It is not new to say that the ancient Egyptians did everything possible to achieve eternal life after their death. To accomplish this, they meticulously prepared their tomb, known as the house of eternity, and also preserved their body as a mummy to ensure its everlasting existence and protect it from decay. The body was regarded as absolutely essential for ensuring survival in the afterlife.
According to the ancient Egyptians, humans consisted of certain spiritual elements in addition to the physical body (Khat). These elements, together with the body, were vital for attaining eternity. There were five of these elements: ren (name), Shuyet (shadow), ka (double or life force), ba (personality or soul), and akh (spirit).
The Importance of Having a Name
The name, or Ren, was one of the most crucial aspects of a human being as it provided identity.

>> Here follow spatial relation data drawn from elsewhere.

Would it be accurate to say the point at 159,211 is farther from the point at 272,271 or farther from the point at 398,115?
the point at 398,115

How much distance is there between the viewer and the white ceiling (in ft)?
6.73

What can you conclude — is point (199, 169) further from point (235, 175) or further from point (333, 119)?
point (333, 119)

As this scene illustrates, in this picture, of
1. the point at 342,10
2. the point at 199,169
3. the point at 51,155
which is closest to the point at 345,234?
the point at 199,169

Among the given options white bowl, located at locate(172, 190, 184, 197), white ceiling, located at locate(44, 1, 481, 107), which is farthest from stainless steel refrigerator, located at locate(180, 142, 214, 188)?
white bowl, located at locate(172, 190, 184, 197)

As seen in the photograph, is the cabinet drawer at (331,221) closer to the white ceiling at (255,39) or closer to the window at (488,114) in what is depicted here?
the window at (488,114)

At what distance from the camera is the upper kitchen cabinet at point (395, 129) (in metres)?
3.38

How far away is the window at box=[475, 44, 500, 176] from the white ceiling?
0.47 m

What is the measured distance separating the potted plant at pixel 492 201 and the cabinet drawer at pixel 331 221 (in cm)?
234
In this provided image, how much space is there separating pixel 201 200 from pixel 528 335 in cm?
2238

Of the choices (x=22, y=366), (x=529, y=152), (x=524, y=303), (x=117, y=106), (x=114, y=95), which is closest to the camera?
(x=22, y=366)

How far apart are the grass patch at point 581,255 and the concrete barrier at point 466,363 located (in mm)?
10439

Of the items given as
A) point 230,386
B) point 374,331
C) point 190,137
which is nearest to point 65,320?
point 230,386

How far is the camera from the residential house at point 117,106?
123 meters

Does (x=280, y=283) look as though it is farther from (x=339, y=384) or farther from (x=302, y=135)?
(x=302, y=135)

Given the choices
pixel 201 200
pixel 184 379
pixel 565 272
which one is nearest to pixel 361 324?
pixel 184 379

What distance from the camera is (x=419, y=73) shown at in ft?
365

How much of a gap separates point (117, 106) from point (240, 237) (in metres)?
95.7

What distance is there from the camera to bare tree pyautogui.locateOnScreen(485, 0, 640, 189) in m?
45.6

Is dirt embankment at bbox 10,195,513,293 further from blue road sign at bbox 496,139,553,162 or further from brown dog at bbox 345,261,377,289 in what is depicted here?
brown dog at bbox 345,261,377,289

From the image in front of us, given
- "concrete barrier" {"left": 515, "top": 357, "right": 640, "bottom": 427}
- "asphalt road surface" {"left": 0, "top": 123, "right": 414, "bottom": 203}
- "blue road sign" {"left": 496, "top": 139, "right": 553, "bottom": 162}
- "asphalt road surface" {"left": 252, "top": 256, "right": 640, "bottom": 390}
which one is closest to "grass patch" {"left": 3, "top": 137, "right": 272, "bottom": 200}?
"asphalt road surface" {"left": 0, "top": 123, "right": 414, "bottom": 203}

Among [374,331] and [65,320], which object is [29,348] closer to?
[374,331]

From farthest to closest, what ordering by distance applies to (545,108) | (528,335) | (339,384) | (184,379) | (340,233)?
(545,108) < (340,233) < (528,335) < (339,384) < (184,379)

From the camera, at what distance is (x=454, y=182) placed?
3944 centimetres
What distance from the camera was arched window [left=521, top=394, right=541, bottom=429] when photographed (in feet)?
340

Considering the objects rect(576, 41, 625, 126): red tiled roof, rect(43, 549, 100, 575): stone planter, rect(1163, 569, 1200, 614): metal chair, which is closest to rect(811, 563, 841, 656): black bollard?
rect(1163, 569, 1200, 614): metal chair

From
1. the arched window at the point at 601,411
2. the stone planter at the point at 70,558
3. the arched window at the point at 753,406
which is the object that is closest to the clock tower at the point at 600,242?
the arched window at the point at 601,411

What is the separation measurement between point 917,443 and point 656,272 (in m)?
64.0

Without a name, one was reduced to the status of a “non-person,” effectively ceasing to exist. This was considered the worst fate imaginable for an ancient Egyptian.
For this reason, the name of the deceased was inscribed in numerous places within the tomb, such as doors, walls, and objects. It was even expected that anyone passing by the tomb would pronounce the name of the person buried there aloud, ensuring their continued existence in the afterlife.
This concept remained virtually unchanged throughout Egypt’s history. Even during the Greco-Roman period, all deceased individuals, including those buried in mass graves, were marked with a card displaying the name and title of the deceased to guarantee their afterlife. The fear of permanent death resulting from the loss of identity was a constant concern among ancient Egyptians of all eras.
The Shadow and the Ka
The shadow (Shuyet) is described in funerary texts as a potent and swift entity. Additionally, the shadow was associated with the Sun and connected to the concept of rebirth.
In fact, it was the Sun that cast the shadow of a person, creating an image of the individual. When the Sun set in the west, the shadow momentarily disappeared only to be reborn the next day with the rising sun. It was believed that the Sun assisted the deceased by ensuring their existence continued in the afterlife.
Regarding the Ka, this is a concept that Egyptologists have yet to fully comprehend. What is clear is that it came into being at the same time as a person and accompanied them throughout their life, like a double, until their death. It was the life force that animated them and needed to be preserved after death.
To achieve this, one of the most important components of grave goods were the so-called “Ka statues” in which the Ka was represented, alongside the mummy. Some of these statues depicted the hieroglyphic symbol of the Ka on their heads: two raised arms signifying protection or praise.
Funerary texts inform us that the Ka continued to exist after death, but it required sustenance to do so. The food offerings placed in the tomb served this purpose. Of course, the Ka did not physically consume the food, but rather absorbed its essence, gaining the energy necessary for its eternal life.
The Ba Takes Flight
Another significant element that constituted the spiritual aspect of an individual was the ba, depicted as a bird with a human head (sometimes with arms). This spirit possessed wings that allowed it to move from within the tomb to the outside, making it the most agile spiritual component. Moreover, the ba possessed human-like capabilities: it could eat, drink, speak, and, as previously mentioned, move.
But why was it portrayed in the form of a bird? This avian form provided the individual’s spiritual aspect with enhanced mobility and also connected it to migratory birds. Despite its ability to move freely, the ba had to return to the mummy every day, as failing to do so would result in the deceased’s inability to survive in the afterlife.
The depictions of the ba began to gain prominence, particularly during the Middle Kingdom (1980-1760 BC), and reached their peak during the New Kingdom (1539-1077 BC). During this period, they became a common feature in tombs, a tradition that persisted until the end of the Roman era.
A Being of Eternity
Finally, the akh is perhaps one of the most complex concepts. Experts do not agree on the exact nature of this characteristic of the human personality.
One theory suggests that the akh was the union of the ka and the ba, wherein the deceased transformed into an eternal and unchanging being. However, it appears that not everyone could become an akh. Only those who had led a life in accordance with maat (order, harmony, and justice) were capable of doing so.
The akh was symbolized by the hieroglyph of the hermit ibis, a bird that is now extinct in Egypt. Its bluish color was associated with the sky, while the reddish color of its head represented the Sun. These attributes emphasized its celestial nature. In reality, the concept of the akh was primarily linked to the gods. It took shape after a person’s death and symbolized rebirth and resurrection in the afterlife.
During the Old Kingdom of ancient Egypt, the concept of the akh was primarily associated with kingship. Therefore, as divine beings, the pharaohs met with the gods after death, and their respective akh accompanied the solar god Ra on his eternal journey, traversing the sky and the underworld, sharing their power with the divinities.
Subsequently, with the “democratization” of death, common mortals also had the opportunity to transform into immortal beings, allowing them to partake in their own portion of eternity.